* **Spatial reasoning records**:
============================================================
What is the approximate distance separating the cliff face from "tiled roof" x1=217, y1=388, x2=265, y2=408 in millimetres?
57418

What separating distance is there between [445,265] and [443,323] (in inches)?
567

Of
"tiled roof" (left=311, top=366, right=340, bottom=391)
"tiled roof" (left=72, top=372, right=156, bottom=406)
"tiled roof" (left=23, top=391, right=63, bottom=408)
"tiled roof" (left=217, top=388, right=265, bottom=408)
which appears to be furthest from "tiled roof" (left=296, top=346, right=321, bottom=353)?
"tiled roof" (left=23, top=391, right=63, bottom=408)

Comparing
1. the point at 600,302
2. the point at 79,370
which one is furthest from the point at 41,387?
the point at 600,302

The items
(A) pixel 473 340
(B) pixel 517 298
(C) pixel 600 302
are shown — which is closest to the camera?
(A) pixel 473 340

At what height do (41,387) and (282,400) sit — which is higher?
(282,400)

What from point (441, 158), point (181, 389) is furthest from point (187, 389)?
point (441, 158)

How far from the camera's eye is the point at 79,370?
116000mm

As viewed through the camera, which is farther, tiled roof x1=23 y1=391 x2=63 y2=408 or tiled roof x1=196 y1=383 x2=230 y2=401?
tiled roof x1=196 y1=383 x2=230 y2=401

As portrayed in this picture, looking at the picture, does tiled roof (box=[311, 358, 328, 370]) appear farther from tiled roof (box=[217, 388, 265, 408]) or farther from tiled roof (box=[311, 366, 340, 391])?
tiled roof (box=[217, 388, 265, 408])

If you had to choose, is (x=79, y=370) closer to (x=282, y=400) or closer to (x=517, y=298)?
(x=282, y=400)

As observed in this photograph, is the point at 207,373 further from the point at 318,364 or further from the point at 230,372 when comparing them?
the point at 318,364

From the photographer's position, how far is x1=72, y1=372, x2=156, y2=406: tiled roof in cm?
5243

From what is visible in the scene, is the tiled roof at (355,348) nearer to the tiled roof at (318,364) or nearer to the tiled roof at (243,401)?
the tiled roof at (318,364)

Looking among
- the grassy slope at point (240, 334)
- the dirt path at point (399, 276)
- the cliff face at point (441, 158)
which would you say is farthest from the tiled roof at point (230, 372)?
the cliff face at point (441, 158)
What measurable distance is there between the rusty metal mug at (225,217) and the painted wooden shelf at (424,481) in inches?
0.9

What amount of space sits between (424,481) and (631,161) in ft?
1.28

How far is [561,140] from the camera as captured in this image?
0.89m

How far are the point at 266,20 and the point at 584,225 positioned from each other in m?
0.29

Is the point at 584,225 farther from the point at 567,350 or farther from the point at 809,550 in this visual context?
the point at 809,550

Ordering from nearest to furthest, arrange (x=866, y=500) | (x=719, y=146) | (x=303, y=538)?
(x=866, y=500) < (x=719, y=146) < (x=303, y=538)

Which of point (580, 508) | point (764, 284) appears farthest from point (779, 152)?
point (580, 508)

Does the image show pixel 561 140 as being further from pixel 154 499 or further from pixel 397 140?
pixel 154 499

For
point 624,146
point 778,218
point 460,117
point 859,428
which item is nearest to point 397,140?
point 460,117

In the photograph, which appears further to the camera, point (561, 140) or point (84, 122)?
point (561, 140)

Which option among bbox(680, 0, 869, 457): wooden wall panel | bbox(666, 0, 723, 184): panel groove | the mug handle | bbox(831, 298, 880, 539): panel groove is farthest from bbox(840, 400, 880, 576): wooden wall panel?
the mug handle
============================================================
* **Exercise objective**:
Return the listing above word for word.

* **Task result**:
What is the approximate distance separating the cliff face from "tiled roof" x1=217, y1=388, x2=265, y2=408 in millimetres?
57418

What separating distance is there between [445,265] and [443,323] (in inches)?
567

Of
"tiled roof" (left=311, top=366, right=340, bottom=391)
"tiled roof" (left=72, top=372, right=156, bottom=406)
"tiled roof" (left=23, top=391, right=63, bottom=408)
"tiled roof" (left=217, top=388, right=265, bottom=408)
which appears to be furthest from "tiled roof" (left=296, top=346, right=321, bottom=353)?
"tiled roof" (left=23, top=391, right=63, bottom=408)

Comparing
1. the point at 600,302
2. the point at 79,370
which one is furthest from the point at 41,387?
the point at 600,302

The items
(A) pixel 473 340
(B) pixel 517 298
(C) pixel 600 302
are shown — which is closest to the camera?
(A) pixel 473 340

At what height do (41,387) and (282,400) sit — which is higher?
(282,400)

What from point (441, 158), point (181, 389) is furthest from point (187, 389)?
point (441, 158)

How far from the camera's eye is the point at 79,370?
116000mm

As viewed through the camera, which is farther, tiled roof x1=23 y1=391 x2=63 y2=408 or tiled roof x1=196 y1=383 x2=230 y2=401?
tiled roof x1=196 y1=383 x2=230 y2=401

As portrayed in this picture, looking at the picture, does tiled roof (box=[311, 358, 328, 370]) appear farther from tiled roof (box=[217, 388, 265, 408]) or farther from tiled roof (box=[311, 366, 340, 391])?
tiled roof (box=[217, 388, 265, 408])

If you had to choose, is (x=79, y=370) closer to (x=282, y=400) or closer to (x=517, y=298)?
(x=282, y=400)

As observed in this photograph, is the point at 207,373 further from the point at 318,364 or further from the point at 230,372 when comparing them?
the point at 318,364

From the photographer's position, how far is x1=72, y1=372, x2=156, y2=406: tiled roof in cm?
5243

From what is visible in the scene, is the tiled roof at (355,348) nearer to the tiled roof at (318,364) or nearer to the tiled roof at (243,401)?
the tiled roof at (318,364)

Looking among
- the grassy slope at point (240, 334)
- the dirt path at point (399, 276)
- the cliff face at point (441, 158)
which would you say is farthest from the tiled roof at point (230, 372)?
the cliff face at point (441, 158)
What measurable distance is there between the rusty metal mug at (225,217) and the painted wooden shelf at (424,481) in inches?
0.9

What amount of space sits between (424,481) and (631,161) in ft?
1.28

How far is [561,140] from the camera as captured in this image?
0.89m

How far are the point at 266,20 and the point at 584,225 positioned from each other in m?
0.29

Is the point at 584,225 farther from the point at 567,350 or farther from the point at 809,550 in this visual context?
the point at 809,550

Ordering from nearest to furthest, arrange (x=866, y=500) | (x=719, y=146) | (x=303, y=538)?
(x=866, y=500) < (x=719, y=146) < (x=303, y=538)

Which of point (580, 508) | point (764, 284) appears farthest from point (779, 152)?
point (580, 508)

Does the image show pixel 561 140 as being further from pixel 154 499 or further from pixel 397 140?
pixel 154 499

For
point 624,146
point 778,218
point 460,117
point 859,428
which item is nearest to point 397,140?
point 460,117

In the photograph, which appears further to the camera, point (561, 140) or point (84, 122)?
point (561, 140)

Which option among bbox(680, 0, 869, 457): wooden wall panel | bbox(666, 0, 723, 184): panel groove | the mug handle | bbox(831, 298, 880, 539): panel groove is farthest from bbox(840, 400, 880, 576): wooden wall panel?
the mug handle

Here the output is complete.